"Then perhaps you'll unlock these handcuffs," Black Hood suggested. "You've robbed my bag of all its tricks and I'm relatively harmless at the present time. Besides," he added, glancing at the cop to whom he was linked, "this man here becomes something of a liability after this length of time."

"Unlock the cuffs, Bricker," McGinty ordered the cop. "Black Hood can't get out of here, and that's a sure thing."


The cuff removed from his right wrist, Black Hood went to a chair beside the desk and calmly sat down.

"I want to appeal to your reason a moment, Sergeant, before this committee arrives for the 'unveiling' as you call it. First of all, is it reasonable to suppose that I would crack open a jewelry store just to get those few diamonds there on the desk? And having broken into the store with intent to rob, as you seem to think, would I be silly enough to fall on my head and knock myself out?"

"Could be those were the only diamonds you found in the store."

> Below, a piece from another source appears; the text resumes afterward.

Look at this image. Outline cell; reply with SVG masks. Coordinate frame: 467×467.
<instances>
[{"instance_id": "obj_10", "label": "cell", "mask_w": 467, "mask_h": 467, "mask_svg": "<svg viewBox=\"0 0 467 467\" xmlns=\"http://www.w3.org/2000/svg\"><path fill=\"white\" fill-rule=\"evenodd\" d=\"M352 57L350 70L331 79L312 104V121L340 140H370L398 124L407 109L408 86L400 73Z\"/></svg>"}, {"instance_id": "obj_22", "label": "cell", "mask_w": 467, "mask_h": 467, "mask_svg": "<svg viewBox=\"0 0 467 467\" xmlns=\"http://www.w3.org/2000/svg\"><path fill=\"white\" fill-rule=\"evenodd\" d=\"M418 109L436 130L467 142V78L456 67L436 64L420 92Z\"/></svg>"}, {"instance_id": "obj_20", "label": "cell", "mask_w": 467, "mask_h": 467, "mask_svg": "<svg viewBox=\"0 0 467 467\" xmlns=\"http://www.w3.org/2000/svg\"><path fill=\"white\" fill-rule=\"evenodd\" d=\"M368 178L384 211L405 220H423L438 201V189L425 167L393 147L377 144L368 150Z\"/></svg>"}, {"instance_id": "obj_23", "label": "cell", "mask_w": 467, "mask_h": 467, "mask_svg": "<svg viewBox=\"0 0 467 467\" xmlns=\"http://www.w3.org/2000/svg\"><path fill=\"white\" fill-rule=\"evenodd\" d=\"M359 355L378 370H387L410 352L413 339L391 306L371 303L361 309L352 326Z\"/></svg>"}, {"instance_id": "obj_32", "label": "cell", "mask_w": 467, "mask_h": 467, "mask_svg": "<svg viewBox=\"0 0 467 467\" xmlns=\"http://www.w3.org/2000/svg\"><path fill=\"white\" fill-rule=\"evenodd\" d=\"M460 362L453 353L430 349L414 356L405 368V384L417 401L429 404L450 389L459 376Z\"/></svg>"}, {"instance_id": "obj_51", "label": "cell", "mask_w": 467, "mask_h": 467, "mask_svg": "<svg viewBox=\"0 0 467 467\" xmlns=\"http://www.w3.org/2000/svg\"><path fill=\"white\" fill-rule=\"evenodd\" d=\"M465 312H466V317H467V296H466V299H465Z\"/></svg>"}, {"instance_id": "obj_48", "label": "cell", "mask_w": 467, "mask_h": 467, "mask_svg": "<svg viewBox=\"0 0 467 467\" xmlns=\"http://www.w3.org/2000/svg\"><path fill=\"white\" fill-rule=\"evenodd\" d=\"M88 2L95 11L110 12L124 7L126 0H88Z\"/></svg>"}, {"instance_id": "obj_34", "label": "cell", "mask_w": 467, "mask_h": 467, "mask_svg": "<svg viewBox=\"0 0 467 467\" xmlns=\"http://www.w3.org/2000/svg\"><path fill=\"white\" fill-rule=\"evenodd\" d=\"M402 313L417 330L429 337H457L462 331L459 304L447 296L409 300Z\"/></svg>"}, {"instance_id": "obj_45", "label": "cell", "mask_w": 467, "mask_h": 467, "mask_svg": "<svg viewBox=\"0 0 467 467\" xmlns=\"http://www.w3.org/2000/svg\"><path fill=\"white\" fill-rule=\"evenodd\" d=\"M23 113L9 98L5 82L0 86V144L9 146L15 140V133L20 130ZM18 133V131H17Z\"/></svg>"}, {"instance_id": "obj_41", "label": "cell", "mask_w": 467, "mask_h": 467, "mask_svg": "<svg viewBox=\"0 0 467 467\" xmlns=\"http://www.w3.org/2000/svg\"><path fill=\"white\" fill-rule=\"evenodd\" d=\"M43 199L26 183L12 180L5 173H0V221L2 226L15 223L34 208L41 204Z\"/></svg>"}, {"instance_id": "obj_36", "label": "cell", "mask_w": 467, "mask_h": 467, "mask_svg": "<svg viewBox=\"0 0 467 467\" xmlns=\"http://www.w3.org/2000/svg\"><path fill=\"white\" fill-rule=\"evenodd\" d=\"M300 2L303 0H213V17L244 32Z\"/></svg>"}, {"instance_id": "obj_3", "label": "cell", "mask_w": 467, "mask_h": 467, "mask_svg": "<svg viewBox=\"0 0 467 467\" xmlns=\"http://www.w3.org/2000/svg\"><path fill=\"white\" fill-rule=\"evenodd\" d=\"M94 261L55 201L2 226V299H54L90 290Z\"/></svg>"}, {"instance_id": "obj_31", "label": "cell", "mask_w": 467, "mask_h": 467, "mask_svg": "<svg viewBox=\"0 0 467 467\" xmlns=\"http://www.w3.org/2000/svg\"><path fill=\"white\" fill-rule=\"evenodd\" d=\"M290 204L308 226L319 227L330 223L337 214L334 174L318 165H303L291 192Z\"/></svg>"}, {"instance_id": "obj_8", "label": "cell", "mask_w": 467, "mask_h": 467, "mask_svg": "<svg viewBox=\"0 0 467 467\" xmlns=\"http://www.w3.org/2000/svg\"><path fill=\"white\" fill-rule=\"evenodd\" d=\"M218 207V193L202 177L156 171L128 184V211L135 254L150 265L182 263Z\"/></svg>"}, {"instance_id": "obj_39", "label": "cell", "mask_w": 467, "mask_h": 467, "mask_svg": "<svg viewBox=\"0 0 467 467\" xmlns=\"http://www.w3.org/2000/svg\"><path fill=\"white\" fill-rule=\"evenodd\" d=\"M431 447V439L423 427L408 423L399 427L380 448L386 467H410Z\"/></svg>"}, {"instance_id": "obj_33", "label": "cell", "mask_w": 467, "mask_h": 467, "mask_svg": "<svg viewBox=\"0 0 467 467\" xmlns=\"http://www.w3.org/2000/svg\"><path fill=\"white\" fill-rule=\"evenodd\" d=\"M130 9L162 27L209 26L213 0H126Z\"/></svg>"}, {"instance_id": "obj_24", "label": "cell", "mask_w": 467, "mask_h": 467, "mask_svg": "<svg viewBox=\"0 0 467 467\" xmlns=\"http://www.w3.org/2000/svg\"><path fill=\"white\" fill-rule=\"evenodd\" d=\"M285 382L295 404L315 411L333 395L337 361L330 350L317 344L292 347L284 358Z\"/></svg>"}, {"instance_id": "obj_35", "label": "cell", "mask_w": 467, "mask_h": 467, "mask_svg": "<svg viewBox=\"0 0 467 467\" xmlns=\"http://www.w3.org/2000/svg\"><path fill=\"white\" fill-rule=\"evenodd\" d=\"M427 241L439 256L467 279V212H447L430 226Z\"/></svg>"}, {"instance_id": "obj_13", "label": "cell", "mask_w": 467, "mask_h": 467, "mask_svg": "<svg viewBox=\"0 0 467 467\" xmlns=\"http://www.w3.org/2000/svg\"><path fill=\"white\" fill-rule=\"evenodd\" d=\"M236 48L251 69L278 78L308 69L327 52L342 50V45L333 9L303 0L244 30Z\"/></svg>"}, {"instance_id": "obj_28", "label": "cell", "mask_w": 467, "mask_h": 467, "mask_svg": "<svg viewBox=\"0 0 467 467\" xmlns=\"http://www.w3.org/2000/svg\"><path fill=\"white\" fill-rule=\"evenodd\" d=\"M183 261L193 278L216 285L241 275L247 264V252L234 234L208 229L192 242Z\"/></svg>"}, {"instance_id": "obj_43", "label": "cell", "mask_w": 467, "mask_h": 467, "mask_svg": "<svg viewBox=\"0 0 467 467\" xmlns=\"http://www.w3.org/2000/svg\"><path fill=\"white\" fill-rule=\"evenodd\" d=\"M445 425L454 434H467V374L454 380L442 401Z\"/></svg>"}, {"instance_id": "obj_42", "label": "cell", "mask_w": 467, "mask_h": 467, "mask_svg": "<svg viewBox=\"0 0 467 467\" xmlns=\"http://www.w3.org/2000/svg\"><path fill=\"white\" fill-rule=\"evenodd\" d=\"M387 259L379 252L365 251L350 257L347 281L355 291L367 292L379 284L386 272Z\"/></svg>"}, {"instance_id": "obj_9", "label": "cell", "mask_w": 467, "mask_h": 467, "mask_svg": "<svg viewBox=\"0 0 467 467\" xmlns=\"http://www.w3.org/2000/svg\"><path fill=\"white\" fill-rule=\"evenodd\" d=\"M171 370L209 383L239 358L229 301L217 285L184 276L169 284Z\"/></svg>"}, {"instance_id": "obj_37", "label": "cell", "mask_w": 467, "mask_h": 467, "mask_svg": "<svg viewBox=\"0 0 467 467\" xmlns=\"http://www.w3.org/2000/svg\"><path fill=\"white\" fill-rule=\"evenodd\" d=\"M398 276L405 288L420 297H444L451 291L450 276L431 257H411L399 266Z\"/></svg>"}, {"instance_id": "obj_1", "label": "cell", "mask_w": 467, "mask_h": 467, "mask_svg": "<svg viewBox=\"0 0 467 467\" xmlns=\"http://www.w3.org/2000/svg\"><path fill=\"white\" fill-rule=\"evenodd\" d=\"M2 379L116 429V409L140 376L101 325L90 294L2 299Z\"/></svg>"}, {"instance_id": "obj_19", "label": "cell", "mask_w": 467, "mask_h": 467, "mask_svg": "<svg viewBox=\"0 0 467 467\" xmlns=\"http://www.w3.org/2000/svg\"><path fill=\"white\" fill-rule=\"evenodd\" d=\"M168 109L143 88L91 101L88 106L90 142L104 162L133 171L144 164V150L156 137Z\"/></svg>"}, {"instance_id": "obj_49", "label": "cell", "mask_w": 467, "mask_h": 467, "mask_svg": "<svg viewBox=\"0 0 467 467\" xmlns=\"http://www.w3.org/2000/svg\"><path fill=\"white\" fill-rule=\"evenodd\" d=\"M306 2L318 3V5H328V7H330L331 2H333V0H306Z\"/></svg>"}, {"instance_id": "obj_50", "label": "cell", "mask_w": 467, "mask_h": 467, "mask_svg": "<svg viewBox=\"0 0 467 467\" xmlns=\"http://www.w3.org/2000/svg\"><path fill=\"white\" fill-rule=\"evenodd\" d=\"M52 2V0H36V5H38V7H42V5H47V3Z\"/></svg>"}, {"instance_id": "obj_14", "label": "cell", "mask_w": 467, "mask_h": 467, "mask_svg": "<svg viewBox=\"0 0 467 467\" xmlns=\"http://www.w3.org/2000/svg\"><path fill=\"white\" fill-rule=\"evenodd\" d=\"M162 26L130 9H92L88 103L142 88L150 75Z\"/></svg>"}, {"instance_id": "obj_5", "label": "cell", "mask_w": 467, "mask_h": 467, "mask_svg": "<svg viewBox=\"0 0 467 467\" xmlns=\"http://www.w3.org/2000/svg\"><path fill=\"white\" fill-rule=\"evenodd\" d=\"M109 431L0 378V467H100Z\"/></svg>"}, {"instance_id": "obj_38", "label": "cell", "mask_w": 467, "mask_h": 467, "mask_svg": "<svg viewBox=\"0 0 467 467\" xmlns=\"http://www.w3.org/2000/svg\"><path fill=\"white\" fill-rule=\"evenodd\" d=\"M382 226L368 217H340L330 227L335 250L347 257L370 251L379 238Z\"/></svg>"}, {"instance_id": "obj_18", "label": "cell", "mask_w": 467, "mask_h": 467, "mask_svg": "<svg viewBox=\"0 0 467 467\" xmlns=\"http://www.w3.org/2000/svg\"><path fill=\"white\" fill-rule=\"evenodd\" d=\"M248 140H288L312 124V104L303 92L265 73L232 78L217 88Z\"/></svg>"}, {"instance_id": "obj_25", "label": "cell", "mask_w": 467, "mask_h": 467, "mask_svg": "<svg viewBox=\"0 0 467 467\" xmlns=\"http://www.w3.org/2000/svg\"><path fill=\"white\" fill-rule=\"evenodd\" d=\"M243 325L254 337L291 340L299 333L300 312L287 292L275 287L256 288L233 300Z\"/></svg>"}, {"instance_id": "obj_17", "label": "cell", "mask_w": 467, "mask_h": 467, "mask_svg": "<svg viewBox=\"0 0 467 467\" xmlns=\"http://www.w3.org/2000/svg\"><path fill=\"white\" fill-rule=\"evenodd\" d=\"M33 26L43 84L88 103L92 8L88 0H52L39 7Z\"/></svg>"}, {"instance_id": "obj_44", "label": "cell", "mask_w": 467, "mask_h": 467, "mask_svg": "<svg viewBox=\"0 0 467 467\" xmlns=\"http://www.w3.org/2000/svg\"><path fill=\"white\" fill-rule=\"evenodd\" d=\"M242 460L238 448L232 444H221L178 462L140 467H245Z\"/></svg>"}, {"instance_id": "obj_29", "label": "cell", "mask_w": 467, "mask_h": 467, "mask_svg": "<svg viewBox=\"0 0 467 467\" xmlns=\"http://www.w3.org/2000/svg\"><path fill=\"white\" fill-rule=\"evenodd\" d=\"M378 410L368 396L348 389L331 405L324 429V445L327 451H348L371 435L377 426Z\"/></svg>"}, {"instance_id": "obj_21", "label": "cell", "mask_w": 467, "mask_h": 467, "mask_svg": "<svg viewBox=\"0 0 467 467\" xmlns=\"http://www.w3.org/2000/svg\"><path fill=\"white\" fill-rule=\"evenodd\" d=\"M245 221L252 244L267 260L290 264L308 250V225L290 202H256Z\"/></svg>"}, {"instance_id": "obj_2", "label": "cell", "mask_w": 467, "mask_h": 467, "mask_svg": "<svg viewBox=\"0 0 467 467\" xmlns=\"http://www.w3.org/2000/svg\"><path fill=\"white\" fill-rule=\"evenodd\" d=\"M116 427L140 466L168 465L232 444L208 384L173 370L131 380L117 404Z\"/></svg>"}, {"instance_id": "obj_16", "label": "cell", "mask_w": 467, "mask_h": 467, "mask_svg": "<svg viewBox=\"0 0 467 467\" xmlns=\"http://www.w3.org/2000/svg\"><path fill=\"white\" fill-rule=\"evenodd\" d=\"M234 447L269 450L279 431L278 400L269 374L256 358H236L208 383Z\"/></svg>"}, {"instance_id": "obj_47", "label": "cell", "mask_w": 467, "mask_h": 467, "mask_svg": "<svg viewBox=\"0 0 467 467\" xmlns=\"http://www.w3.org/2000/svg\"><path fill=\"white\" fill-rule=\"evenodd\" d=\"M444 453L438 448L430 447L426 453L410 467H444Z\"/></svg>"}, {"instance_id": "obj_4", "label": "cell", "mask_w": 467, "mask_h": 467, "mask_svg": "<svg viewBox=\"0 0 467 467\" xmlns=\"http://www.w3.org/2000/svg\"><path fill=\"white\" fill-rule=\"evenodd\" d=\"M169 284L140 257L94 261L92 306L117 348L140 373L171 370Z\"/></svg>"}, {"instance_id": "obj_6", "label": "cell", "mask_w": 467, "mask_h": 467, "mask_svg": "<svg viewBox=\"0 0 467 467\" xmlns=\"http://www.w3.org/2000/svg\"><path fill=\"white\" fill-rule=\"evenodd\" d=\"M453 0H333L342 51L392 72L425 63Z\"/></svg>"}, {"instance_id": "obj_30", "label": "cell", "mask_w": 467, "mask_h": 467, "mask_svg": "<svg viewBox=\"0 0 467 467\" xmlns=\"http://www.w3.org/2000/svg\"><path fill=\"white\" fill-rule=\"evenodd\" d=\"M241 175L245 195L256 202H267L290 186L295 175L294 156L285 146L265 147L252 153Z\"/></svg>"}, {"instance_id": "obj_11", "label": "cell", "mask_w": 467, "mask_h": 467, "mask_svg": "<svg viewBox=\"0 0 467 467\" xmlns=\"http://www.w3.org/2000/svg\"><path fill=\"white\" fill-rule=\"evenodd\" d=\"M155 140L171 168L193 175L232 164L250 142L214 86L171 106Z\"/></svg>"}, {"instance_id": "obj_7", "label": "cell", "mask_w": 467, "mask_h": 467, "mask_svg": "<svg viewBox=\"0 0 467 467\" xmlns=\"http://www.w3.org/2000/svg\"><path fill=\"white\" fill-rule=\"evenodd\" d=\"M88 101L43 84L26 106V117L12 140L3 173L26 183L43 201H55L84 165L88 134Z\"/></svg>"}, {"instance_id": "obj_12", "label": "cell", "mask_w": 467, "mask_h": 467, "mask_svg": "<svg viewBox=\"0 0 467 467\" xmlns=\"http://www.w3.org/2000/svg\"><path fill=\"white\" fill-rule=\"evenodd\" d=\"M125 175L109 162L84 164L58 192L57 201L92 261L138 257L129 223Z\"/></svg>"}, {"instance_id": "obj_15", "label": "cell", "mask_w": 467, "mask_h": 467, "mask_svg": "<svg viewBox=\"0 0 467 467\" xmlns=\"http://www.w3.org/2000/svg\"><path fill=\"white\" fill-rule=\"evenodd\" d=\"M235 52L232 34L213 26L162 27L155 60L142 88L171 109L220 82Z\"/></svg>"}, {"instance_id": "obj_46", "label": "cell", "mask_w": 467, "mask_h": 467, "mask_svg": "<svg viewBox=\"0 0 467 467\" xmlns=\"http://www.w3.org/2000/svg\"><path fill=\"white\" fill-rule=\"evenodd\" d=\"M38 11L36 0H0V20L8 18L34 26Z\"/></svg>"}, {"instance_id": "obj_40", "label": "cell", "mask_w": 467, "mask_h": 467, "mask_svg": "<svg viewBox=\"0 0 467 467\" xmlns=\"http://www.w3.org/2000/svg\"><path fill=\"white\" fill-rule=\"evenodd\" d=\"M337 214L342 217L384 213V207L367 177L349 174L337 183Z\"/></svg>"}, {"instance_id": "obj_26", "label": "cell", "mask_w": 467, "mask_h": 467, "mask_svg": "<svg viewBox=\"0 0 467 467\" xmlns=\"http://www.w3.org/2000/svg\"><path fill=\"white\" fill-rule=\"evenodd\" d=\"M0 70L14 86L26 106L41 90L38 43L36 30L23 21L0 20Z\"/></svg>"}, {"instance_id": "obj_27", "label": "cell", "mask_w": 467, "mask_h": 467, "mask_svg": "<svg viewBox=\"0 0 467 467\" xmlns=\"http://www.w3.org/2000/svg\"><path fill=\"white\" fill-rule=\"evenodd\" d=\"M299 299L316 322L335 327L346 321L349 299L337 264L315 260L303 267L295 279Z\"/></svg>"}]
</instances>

"There were one hundred thousand dollars worth of unset diamonds in that store tonight," Black Hood said. "And that's what this man who is posing as the Eye went after and got. The past record shows that none of these crimes have been what you could call petty."

"A fact," McGinty said, "which doesn't prove you haven't hid the diamonds somewhere."

"But kept a few of them on my person just to get myself in jail, huh?" Black Hood laughed. "Listen, McGinty, why do you suppose Biggert, Weedham's secretary, was killed?"

"The shot that killed Biggert was intended for Jack Carlson," McGinty said. "So it was an accident that Biggert was shot."